Simcere Pharmaceutical Group
- Type: Listed, SEHK: 2096
- Industry: Pharmaceuticals
- Headquarters: Nanjing, Jiangsu, China
- Website: www.simcere.com

= Simcere Pharmaceutical =

Chinese pharmaceutical company

Simcere Pharmaceutical Group or Simcere Pharmaceutical (先声药业, ) is a manufacturer and supplier of branded generic pharmaceuticals in the Chinese market. Its focus is to introduce generic and pharmaceutical products for the treatment of diseases with high incidence and/or mortality rate. The company has introduced a generic anti-stroke medication under the brand name, Bicun, and an anti-cancer medication under the brand name, Endu. Its products include antibiotics, anti-stroke medications, anti-inflammatory drugs, anti-cancer medications and other medicines. In addition, it has obtained approvals from the China State Food and Drug Administration (SFDA) to manufacture and sell over 210 other products.

==Acquisitions==
In November 2007, the company acquired Master Luck Corporation Limited, which holds 85.7% of Nanjing Tung Chit Pharmaceutical Co., Ltd.

==Products==
The Company manufactures and sells 39 pharmaceuticals marketed under various brands. Of these products, 33 are prescription pharmaceuticals and six are over-the-counter (OTC) pharmaceuticals. In addition, it is also the distributor of Yingtaiqing-branded generic diclofenac sodium sustained-release capsules, the Faneng-branded generic alfacalcidol soft capsules and the Yineng-branded generic lentinan injection, all of which are prescription pharmaceuticals manufactured by independent third parties.

==Endu==

Recombinant human endostatin is a genetically engineered protein that interferes with the growth of blood vessels to a tumor, thereby starving and preventing the growth of tumor cells. Endu is a modified version of endostatin. Endu has been engineered to contain an additional nine-amino acid sequence to enhance protein purification, solubility and stability and has been shown to improve the function of endostatin. In June 2007, the company acquired an additional 10% equity interest in Yantai Medgenn. The company is conducting Phase IV clinical trials for Endu in approximately 150 hospitals in China.

==Bicun==
Bicun is Simcere Pharmaceutical's prescription edaravone injection pharmaceutical for the treatment of strokes. Edaravone is a synthetic-free radical scavenger and has been proved to be effective. Edaravone protects the brain by eliminating excessive free radicals, which are highly reactive molecules occurring in the human body as a result of stroke, an excessive number of which could result in cell damage.

==Zailin==

Zailin is the brand name for the company's line of generic prescription amoxicillin antibiotics, which includes capsules, dispersible tablets, granules and injection. During the year ended December 31, 2007, revenues of Zailin accounted for 21% of the company's product revenues.

==Yingtaiqing==

Yingtaiqing is the brand name for Simcere Pharmaceutical's generic diclofenac sodium in sustained-release capsules and gelatin dosage format, which is an anti-inflammatory pain reliever and analgesic drug used to treat rheumatoid arthritis and osteoarthritis. Yingtaiqing sustained-release capsules are prescription pharmaceuticals and are manufactured by a third-party manufacturer, the China Pharmaceutical University Pharmaceutical Company (China Pharmaceutical), and the company has entered into a distribution agreement with China Pharmaceutical to distribute and sell Yingtaiqing sustained-release capsules in China. In 2007, sales of Yingtaiqing accounted for 10.3% of the company's product revenues.
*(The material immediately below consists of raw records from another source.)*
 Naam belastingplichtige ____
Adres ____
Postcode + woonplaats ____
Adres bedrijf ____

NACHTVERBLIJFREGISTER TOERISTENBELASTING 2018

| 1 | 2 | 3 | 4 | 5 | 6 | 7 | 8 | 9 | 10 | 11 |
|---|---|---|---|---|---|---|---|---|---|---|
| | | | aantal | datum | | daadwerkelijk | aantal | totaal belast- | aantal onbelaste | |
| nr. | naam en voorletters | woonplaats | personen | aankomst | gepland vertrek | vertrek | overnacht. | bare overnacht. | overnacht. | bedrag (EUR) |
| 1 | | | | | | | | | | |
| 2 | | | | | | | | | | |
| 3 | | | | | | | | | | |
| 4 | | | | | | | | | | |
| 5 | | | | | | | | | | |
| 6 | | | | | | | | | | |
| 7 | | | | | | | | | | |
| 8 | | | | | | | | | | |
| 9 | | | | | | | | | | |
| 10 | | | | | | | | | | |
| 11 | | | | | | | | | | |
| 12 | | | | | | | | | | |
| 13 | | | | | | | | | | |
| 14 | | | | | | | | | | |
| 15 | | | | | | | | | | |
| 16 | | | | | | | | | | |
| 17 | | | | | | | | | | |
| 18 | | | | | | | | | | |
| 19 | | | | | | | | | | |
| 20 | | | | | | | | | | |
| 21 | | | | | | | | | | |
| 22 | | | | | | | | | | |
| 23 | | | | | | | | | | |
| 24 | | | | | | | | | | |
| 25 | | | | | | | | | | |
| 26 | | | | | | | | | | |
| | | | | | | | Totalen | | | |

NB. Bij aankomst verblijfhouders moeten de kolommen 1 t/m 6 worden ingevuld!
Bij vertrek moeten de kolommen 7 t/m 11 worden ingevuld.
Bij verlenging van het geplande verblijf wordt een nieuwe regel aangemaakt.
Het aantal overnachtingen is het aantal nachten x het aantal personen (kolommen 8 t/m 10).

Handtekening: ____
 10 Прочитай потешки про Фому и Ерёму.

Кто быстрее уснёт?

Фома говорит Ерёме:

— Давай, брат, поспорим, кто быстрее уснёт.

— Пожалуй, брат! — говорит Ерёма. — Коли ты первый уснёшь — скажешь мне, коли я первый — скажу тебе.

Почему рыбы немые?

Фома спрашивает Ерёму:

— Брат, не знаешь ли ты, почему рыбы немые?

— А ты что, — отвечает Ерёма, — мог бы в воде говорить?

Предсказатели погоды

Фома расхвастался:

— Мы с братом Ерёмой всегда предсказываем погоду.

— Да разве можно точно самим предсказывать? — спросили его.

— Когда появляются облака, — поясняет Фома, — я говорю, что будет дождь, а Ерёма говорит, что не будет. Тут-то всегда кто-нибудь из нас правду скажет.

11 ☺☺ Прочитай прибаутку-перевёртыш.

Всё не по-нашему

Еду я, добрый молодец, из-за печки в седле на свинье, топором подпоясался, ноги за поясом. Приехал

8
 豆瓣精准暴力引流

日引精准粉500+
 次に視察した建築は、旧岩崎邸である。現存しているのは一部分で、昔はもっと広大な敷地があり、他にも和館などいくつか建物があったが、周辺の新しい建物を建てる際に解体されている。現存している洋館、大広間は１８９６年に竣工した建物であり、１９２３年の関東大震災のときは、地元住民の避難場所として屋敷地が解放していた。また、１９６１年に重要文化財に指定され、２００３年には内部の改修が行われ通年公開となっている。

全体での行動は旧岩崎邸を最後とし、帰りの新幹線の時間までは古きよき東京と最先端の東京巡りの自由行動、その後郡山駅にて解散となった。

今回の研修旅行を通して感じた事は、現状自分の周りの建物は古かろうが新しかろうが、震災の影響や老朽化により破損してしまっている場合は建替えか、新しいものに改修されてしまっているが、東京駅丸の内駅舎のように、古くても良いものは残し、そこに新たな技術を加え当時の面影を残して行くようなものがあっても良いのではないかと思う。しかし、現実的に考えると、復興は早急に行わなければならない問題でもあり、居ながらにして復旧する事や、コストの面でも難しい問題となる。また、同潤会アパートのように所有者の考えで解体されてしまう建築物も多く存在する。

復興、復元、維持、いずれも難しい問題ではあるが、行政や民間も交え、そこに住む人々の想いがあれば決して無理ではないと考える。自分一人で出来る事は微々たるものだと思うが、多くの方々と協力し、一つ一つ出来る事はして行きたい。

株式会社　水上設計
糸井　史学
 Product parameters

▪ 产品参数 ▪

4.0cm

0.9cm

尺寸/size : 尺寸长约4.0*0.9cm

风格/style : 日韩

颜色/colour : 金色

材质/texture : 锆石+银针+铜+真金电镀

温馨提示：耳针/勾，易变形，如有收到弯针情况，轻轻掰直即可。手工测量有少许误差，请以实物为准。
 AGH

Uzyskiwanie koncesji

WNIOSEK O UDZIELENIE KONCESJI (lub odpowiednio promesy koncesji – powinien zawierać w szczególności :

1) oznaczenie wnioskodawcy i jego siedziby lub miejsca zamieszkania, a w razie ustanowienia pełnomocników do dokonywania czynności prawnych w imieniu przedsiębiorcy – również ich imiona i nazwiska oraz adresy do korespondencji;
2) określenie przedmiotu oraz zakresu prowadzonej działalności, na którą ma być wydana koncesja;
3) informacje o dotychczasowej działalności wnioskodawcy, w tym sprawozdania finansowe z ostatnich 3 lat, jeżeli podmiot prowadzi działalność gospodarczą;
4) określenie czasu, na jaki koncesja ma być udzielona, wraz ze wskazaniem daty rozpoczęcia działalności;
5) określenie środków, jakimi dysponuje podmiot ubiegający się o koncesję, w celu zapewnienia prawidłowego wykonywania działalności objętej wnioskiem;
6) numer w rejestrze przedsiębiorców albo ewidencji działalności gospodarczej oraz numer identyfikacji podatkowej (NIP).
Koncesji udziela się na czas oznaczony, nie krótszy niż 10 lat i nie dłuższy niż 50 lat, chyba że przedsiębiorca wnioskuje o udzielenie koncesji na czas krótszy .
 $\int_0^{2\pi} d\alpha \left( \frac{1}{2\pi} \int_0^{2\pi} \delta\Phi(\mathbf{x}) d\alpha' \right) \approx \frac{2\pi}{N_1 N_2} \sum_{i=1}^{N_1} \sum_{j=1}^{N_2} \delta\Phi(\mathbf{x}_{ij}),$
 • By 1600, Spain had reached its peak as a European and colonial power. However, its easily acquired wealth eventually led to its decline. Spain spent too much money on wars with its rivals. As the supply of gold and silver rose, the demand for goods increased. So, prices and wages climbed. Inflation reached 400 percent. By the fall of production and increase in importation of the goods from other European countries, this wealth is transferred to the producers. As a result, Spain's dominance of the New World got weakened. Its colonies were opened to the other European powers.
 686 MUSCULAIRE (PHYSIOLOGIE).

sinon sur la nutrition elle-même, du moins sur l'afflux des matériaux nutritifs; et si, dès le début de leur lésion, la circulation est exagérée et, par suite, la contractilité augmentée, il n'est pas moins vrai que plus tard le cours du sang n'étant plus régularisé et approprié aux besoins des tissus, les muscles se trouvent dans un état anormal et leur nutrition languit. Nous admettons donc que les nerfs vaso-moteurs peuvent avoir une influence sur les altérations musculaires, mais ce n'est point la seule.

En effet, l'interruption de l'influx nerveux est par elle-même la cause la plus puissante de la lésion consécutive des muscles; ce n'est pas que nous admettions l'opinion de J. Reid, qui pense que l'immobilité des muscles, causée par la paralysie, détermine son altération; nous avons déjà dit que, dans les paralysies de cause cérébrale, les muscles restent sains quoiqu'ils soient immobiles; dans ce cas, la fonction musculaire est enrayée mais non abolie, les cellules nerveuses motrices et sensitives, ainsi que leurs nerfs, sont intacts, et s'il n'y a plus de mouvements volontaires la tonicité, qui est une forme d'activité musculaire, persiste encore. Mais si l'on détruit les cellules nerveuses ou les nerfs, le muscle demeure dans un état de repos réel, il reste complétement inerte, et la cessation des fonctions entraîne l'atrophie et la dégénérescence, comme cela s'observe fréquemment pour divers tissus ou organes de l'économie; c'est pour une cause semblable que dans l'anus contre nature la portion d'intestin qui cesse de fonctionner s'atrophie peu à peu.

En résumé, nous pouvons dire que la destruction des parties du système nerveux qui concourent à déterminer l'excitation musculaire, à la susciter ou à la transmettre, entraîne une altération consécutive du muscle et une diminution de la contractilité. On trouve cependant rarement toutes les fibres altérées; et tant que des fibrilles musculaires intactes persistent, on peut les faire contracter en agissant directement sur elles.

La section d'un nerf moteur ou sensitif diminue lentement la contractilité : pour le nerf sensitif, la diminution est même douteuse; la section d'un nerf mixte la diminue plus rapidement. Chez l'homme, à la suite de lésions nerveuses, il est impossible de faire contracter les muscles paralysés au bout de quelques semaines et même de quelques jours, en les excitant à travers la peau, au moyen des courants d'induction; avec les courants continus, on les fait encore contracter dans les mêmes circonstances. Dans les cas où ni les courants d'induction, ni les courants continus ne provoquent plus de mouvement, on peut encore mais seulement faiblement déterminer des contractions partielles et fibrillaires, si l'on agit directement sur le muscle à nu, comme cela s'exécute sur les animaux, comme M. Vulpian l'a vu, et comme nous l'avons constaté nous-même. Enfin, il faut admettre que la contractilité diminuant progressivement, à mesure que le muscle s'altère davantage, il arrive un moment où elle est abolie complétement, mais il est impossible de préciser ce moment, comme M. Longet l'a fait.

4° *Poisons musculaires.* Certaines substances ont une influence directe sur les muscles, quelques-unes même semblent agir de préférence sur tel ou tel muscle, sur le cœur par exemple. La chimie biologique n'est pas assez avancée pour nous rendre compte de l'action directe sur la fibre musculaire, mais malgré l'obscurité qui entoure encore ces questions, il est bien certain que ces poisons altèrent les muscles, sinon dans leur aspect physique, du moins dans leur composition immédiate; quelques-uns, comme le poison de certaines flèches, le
==Other Branded Generics==

- Biqi is the brand name for its generic OTC anti-diarrhea pharmaceutical. The Company obtained approval to manufacture and sell Biqi in November 1999.
- Zaiqi is the brand name for the company's azithromycin granules antibiotics for the treatment of infections.
- Zaike is the brand name for its cefaclor in dry suspension antibiotics for the treatment of infections.
- Simcere Kechuanning is the brand name for Simcere Pharmaceutical's OTC herbal medicine used for the treatment of coughs. It comes in oral liquid and tablet formulations.
- Zaikang is the brand name for its OTC compound zinc gluconate and ibuprofen granules for the treatment of cold symptoms, such as fever, nasal congestion, running nose and sneezing.
- Faneng is the brand name for the company's alfacalcidol soft capsules for the treatment of osteoporosis.